Ich kauf es mir sicher nicht, die Grafik ist hier echt mittelmäßig, und ich stehe sowieso nicht wirklich auf Sportsimulationen.

grüße, Railroads


----------



## _-=Dante=-_ (6. August 2009)

Ein sehr gutes Spiel und wenn es wieder besser ist als Fifa dann werde ich es mir holen...
Ich bin auf den Zweikampf gespannt

greetz


----------



## Player007 (6. August 2009)

Ich werde es mir, wenn der Test kein Schuss in den Ofen wird, 100%tig zulegen 

Gruß


----------



## NuTSkuL (6. August 2009)

ist das immernoch nicht ausgestorben?
bin ich zu konservativ oder geht man zum fußballspielen nciht eigentlich raus?


----------



## ATIFan22 (6. August 2009)

Ih mach beides ...


----------



## eVoX (6. August 2009)

Bin mit PES 09 noch gut dabei.


----------



## fresh_dumbledore (6. August 2009)

Wieso sollte man sich das kaufen?Ist sowieso jedes Jahr dasselbe mit klitzekleinen Änderungen und einer anderen Jahreszahl,und dafür soll ich Geld bezahlen?


----------



## ATIFan22 (6. August 2009)

Naja, bei Fifa vllt.. bei Pes gibts aber durchaus größere Änderungen ab und an....


----------



## GTXForce (6. August 2009)

PES 2010 werde ich mir aufgrund mangelnder Lizenzen nicht hohlen, aber FIFA 10 für meine Xbox 360 wenn der Manager Modus so gut wir wie EA ihn ankündigt wird es ein pflichtkauf denn ich muss mit Chelsea ja alle anderen platt machen und auf dem tranfermarkt mal mit anderen Vereinen um Spieler bieten nicht wie jetzt das man bei passendem Finanzen sich alles kaufen kann was man haben möchte .(rechtschreibung war noch nie eine stärke von mir)


----------



## Player007 (6. August 2009)

GTXForce schrieb:


> PES 2010 werde ich mir aufgrund mangelnder Lizenzen nicht hohlen, aber FIFA 10 für meine Xbox 360 wenn der Manager Modus so gut wir wie EA ihn ankündigt wird es ein pflichtkauf denn ich muss mit Chelsea ja alle anderen platt machen und auf dem tranfermarkt mal mit anderen Vereinen um Spieler bieten nicht wie jetzt das man bei passendem Finanzen sich alles kaufen kann was man haben möchte .(rechtschreibung war noch nie eine stärke von mir)
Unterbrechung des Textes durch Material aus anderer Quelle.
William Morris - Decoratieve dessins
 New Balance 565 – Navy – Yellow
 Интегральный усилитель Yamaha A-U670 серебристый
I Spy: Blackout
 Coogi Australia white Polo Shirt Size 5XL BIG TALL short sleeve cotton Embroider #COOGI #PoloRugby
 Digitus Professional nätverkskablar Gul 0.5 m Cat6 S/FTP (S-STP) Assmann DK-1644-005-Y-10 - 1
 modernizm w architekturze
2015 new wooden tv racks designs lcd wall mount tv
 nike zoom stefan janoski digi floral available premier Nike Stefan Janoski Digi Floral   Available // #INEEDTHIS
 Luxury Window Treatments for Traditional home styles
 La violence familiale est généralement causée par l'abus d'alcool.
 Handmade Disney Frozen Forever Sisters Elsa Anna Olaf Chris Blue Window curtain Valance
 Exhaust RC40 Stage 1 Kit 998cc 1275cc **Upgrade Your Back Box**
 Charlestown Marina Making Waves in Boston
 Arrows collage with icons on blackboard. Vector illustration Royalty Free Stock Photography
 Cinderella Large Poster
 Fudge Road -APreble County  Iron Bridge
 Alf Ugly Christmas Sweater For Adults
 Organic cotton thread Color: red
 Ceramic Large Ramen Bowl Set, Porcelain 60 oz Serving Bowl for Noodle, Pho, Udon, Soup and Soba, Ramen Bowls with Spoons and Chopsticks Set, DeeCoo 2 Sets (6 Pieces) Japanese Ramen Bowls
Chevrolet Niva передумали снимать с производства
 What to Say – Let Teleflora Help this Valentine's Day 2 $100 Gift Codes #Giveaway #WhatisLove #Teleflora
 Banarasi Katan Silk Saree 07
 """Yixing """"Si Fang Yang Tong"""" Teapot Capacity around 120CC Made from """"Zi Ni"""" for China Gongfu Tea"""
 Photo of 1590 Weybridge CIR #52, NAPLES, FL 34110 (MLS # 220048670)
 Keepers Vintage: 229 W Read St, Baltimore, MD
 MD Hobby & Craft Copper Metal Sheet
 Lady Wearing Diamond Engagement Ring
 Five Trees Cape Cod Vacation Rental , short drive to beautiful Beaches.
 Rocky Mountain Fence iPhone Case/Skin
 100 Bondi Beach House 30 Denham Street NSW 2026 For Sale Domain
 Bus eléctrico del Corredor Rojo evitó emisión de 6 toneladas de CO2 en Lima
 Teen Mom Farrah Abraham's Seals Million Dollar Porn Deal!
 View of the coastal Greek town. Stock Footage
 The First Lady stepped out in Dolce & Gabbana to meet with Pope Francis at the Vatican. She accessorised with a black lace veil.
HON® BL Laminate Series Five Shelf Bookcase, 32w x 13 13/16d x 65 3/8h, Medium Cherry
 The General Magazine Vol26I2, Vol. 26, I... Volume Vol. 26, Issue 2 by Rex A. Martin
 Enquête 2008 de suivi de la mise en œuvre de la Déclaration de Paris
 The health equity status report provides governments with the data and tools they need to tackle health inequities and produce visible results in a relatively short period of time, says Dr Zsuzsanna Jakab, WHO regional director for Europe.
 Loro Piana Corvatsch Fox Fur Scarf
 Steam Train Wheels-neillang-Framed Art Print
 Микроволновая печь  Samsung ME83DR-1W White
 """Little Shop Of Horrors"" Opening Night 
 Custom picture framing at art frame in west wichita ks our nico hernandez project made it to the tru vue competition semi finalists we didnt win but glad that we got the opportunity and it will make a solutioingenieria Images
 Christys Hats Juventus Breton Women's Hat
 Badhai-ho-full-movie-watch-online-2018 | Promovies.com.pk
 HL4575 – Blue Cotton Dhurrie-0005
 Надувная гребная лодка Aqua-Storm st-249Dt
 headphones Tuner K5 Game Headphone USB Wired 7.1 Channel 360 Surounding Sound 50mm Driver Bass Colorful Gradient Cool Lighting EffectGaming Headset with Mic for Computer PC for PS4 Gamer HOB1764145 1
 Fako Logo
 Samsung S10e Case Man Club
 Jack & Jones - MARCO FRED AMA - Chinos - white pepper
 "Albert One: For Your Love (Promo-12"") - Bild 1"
Es gibt für PES 2009, sehr gute Community Patches, mit der Bundesliga und und und (habe ich selber drauf). Das wird es bei PES 2010 sicher auch wieder geben 

Gruß


----------



## eVoX (6. August 2009)

Welchen Patch hast du, gib mal Link pls.


----------



## Player007 (6. August 2009)

Hier den habe ich: VISION-PATCH 2009 DELUXE-EDITION - Version 2.51 UPDATE +++ SUPPORT-THREAD +++ - PES DOWNTOWN - Die Pro Evolution Soccer Foren

Die werden wahrscheinlich auch den Patch für 2010 machen 

Gruß


----------



## eVoX (6. August 2009)

Cool, werd ich mal morgen ausprobieren, thx.


----------



## Aschenkalle (23. August 2009)

Ne ich Kaufe mir lieber FIFA10


----------



## Tom3004 (23. August 2009)

ATIFan22 schrieb:


> Naja, bei Fifa vllt.. bei Pes gibts aber durchaus größere Änderungen ab und an....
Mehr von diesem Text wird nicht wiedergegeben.